## TEXT FOR ANALYSIS
★ ★ ★

Evaluate $\lim\limits_{x\to 0 } \frac{ e^{\frac{\ln(1+ax)}{x}} - e^{\frac{a\ln(1+x)}{x}}}{x}$.

Problem

Evaluate $$\lim_{x\to 0 } \frac{ e^{\frac{\ln(1+ax)}{x}} - e^{\frac{a\ln(1+x)}{x}}}{x}.$$

Solution

For convenience, denote $u(x)=\dfrac{\ln(1+ax)}{x}$ and $v(x)=\dfrac{a\ln(1+x)}{x}.$ Notice that $u(x),v(x) \to a$ as $x \to 0.$Hence, \begin{align*} \lim_{x\to 0 } \frac{ e^{\frac{\ln(1+ax)}{x}} - e^{\frac{a\ln(1+x)}{x}}}{x}&=\lim_{x\to 0 } \frac{e^{v(x)}(e^{u(x)-v(x)}-1)}{x}\\&=\lim_{x \to 0}\left(e^{v(x)}\cdot\frac{e^{u(x)-v(x)}-1}{u(x)-v(x)}\cdot \frac{u(x)-v(x)}{x}\right)\\&=\lim_{x \to 0}e^{v(x)}\cdot\lim_{x \to 0}\frac{e^{u(x)-v(x)}-1}{u(x)-v(x)}\cdot \lim_{x \to 0}\frac{u(x)-v(x)}{x}\\&=e^a \cdot 1 \cdot\lim_{x \to 0}\frac{\ln(1+ax)-a\ln(1+x)}{x^2}\\&=e^a \cdot\lim_{x \to 0}\dfrac{ax-\dfrac{1}{2}a^2x^2+\mathcal{O}(x^2)-a\left(x-\dfrac{1}{2}x^2+\mathcal{O}(x^2)\right)}{x^2}\\&=e^a \cdot\lim_{x \to 0}\dfrac{-\dfrac{1}{2}a^2x^2+\dfrac{1}{2}ax^2+\mathcal{O}(x^2)}{x^2}\\&=\frac{1}{2}e^a(a-a^2). \end{align*}

Please correct me if I'm wrong! Hope to see other solutions.

★ ★ ★

## Stored data entries
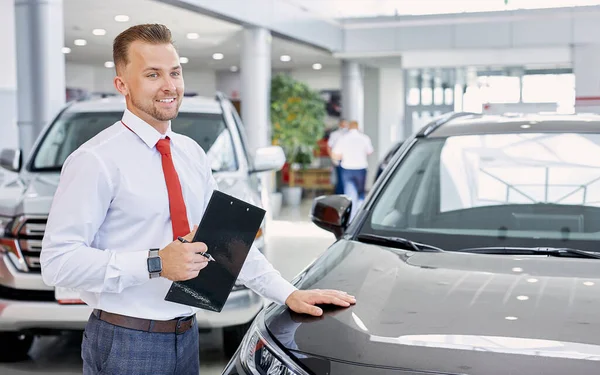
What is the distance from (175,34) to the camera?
658 inches

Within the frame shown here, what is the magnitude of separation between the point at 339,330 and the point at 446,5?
58.4 feet

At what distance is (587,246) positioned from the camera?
286 cm

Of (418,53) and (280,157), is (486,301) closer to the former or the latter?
(280,157)

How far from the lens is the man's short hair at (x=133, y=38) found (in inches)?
85.7

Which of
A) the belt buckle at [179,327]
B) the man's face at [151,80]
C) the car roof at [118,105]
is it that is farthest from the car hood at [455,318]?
the car roof at [118,105]

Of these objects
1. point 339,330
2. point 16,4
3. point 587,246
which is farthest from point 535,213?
point 16,4

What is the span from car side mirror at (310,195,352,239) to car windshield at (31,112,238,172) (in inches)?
95.1

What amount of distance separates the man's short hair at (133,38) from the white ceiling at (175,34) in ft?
24.5

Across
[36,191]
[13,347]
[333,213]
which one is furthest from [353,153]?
[333,213]

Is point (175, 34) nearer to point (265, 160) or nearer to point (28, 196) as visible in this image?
point (265, 160)

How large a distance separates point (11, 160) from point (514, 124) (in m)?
3.77

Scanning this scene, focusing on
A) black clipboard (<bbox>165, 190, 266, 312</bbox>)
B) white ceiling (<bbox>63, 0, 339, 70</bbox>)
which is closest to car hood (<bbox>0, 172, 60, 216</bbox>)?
black clipboard (<bbox>165, 190, 266, 312</bbox>)

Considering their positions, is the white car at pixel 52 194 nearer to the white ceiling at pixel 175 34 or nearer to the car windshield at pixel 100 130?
the car windshield at pixel 100 130

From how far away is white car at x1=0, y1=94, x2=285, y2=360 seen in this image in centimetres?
465
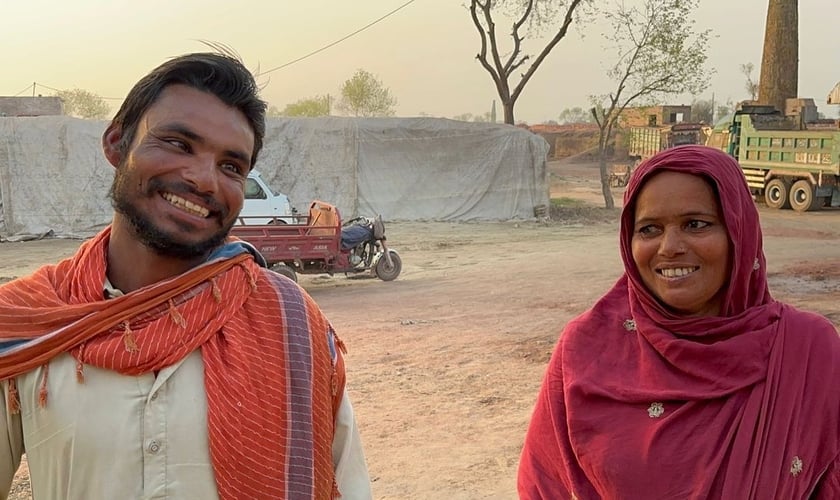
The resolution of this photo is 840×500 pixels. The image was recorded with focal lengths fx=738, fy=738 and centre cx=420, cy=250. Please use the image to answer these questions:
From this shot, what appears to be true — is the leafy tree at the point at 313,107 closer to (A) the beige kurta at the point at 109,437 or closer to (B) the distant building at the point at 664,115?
(B) the distant building at the point at 664,115

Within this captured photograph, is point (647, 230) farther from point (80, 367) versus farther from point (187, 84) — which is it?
point (80, 367)

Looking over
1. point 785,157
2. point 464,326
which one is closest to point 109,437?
point 464,326

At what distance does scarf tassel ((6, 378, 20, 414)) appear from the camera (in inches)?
53.2

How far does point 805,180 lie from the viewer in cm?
1872

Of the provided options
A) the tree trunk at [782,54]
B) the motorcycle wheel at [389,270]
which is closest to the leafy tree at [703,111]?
the tree trunk at [782,54]

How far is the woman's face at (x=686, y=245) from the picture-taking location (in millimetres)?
1842

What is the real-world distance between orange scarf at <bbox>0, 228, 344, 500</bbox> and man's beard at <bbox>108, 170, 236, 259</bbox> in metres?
0.05

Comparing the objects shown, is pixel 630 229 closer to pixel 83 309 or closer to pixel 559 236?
pixel 83 309

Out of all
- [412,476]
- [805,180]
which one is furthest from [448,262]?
[805,180]

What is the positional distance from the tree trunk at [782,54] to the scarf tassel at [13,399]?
27.6 meters

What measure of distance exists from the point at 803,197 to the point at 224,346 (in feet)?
65.9

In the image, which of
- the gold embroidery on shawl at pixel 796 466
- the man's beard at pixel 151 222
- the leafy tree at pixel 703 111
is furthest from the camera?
the leafy tree at pixel 703 111

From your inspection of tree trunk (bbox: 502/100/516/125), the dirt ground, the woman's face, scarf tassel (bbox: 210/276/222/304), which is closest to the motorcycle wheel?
the dirt ground

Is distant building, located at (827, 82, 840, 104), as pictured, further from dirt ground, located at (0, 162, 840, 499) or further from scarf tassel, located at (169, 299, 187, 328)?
scarf tassel, located at (169, 299, 187, 328)
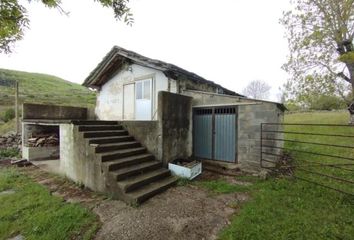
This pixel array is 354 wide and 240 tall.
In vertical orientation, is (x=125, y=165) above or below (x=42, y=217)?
above

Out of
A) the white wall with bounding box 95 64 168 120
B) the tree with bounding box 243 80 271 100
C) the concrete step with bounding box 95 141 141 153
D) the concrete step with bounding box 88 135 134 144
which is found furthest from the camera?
the tree with bounding box 243 80 271 100

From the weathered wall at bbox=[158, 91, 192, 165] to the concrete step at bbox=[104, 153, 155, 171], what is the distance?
0.54m

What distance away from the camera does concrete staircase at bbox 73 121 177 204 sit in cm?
449

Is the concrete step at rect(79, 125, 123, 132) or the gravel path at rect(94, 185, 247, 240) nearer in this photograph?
the gravel path at rect(94, 185, 247, 240)

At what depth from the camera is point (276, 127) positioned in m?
6.86

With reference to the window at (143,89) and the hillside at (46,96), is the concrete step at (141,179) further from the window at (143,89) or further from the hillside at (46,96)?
the hillside at (46,96)

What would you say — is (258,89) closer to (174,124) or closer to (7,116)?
(174,124)


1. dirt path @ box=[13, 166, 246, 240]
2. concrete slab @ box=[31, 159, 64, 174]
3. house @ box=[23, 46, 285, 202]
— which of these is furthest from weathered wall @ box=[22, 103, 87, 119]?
dirt path @ box=[13, 166, 246, 240]

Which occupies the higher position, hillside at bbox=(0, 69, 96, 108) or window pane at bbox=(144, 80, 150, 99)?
hillside at bbox=(0, 69, 96, 108)

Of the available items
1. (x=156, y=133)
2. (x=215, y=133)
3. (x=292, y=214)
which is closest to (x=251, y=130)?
(x=215, y=133)

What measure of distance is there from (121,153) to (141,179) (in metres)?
1.09

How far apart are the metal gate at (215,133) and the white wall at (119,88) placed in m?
1.98

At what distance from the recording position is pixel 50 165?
25.5ft

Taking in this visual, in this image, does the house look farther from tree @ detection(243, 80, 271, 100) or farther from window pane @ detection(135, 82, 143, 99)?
tree @ detection(243, 80, 271, 100)
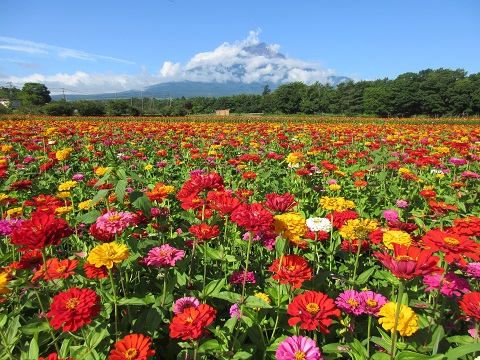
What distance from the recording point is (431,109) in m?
65.3

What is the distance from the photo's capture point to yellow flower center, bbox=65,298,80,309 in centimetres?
139

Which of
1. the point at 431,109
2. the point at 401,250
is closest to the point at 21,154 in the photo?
the point at 401,250

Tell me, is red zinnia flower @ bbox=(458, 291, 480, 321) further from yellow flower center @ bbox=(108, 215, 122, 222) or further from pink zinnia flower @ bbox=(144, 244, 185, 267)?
yellow flower center @ bbox=(108, 215, 122, 222)

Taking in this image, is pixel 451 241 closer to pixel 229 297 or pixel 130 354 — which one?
pixel 229 297

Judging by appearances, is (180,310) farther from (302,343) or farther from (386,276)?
(386,276)

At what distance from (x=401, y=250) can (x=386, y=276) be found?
2.31 feet

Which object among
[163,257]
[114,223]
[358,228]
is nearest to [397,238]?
[358,228]

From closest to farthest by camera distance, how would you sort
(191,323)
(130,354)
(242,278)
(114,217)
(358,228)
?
(130,354), (191,323), (114,217), (358,228), (242,278)

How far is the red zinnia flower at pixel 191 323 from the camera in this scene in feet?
4.58

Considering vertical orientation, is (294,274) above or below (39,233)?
below

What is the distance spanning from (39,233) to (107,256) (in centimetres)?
36

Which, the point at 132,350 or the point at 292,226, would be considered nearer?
the point at 132,350

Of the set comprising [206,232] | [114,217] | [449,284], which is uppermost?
[114,217]

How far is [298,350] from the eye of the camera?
1.44 m
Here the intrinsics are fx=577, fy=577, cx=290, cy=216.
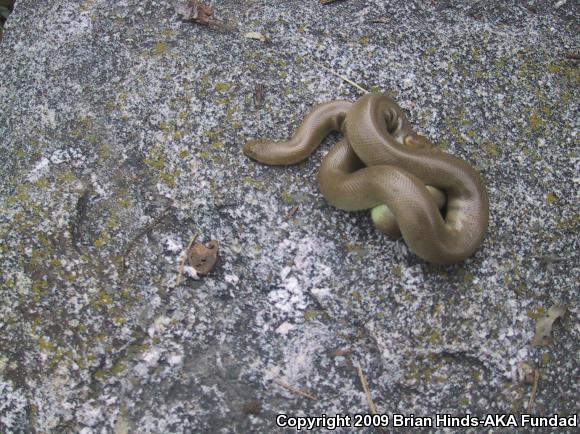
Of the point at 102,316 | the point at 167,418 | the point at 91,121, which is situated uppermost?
the point at 91,121

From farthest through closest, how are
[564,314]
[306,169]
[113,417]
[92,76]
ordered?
[92,76] < [306,169] < [564,314] < [113,417]

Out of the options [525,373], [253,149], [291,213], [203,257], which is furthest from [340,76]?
[525,373]

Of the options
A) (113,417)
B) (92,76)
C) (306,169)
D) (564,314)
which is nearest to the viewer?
(113,417)

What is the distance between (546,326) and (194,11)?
237cm

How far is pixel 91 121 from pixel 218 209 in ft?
2.67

★ ★ ★

## PROBLEMS TO SOLVE
1. Rewrite the paragraph of the forum post that begins "For convenience, denote" as a short bulleted list of its main steps.
2. Extract the part of the forum post between "For convenience, denote" and "see other solutions.", inclusive.
The rows above have no role in this work.

## ANSWERS IN ORDER
1.
- Set $u(x)=\dfrac{\ln(1+ax)}{x}$ and $v(x)=\dfrac{a\ln(1+x)}{x}$. Both tend to $a$ as $x \to 0$.
- Rewrite the numerator as $e^{v(x)}(e^{u(x)-v(x)}-1)$. Split the limit into three factors: $e^{v(x)}$, $\dfrac{e^{u(x)-v(x)}-1}{u(x)-v(x)}$ and $\dfrac{u(x)-v(x)}{x}$.
- The first factor tends to $e^a$ and the second to $1$. The third becomes $\lim_{x \to 0}\dfrac{\ln(1+ax)-a\ln(1+x)}{x^2}$.
- Expanding both logarithms to second order leaves $\dfrac{-\frac{1}{2}a^2x^2+\frac{1}{2}ax^2}{x^2}$ plus higher-order terms.
- The limit is $\frac{1}{2}e^a(a-a^2)$.

2.
For convenience, denote $u(x)=\dfrac{\ln(1+ax)}{x}$ and $v(x)=\dfrac{a\ln(1+x)}{x}.$ Notice that $u(x),v(x) \to a$ as $x \to 0.$Hence, \begin{align*} \lim_{x\to 0 } \frac{ e^{\frac{\ln(1+ax)}{x}} - e^{\frac{a\ln(1+x)}{x}}}{x}&=\lim_{x\to 0 } \frac{e^{v(x)}(e^{u(x)-v(x)}-1)}{x}\\&=\lim_{x \to 0}\left(e^{v(x)}\cdot\frac{e^{u(x)-v(x)}-1}{u(x)-v(x)}\cdot \frac{u(x)-v(x)}{x}\right)\\&=\lim_{x \to 0}e^{v(x)}\cdot\lim_{x \to 0}\frac{e^{u(x)-v(x)}-1}{u(x)-v(x)}\cdot \lim_{x \to 0}\frac{u(x)-v(x)}{x}\\&=e^a \cdot 1 \cdot\lim_{x \to 0}\frac{\ln(1+ax)-a\ln(1+x)}{x^2}\\&=e^a \cdot\lim_{x \to 0}\dfrac{ax-\dfrac{1}{2}a^2x^2+\mathcal{O}(x^2)-a\left(x-\dfrac{1}{2}x^2+\mathcal{O}(x^2)\right)}{x^2}\\&=e^a \cdot\lim_{x \to 0}\dfrac{-\dfrac{1}{2}a^2x^2+\dfrac{1}{2}ax^2+\mathcal{O}(x^2)}{x^2}\\&=\frac{1}{2}e^a(a-a^2). \end{align*}

Please correct me if I'm wrong! Hope to see other solutions.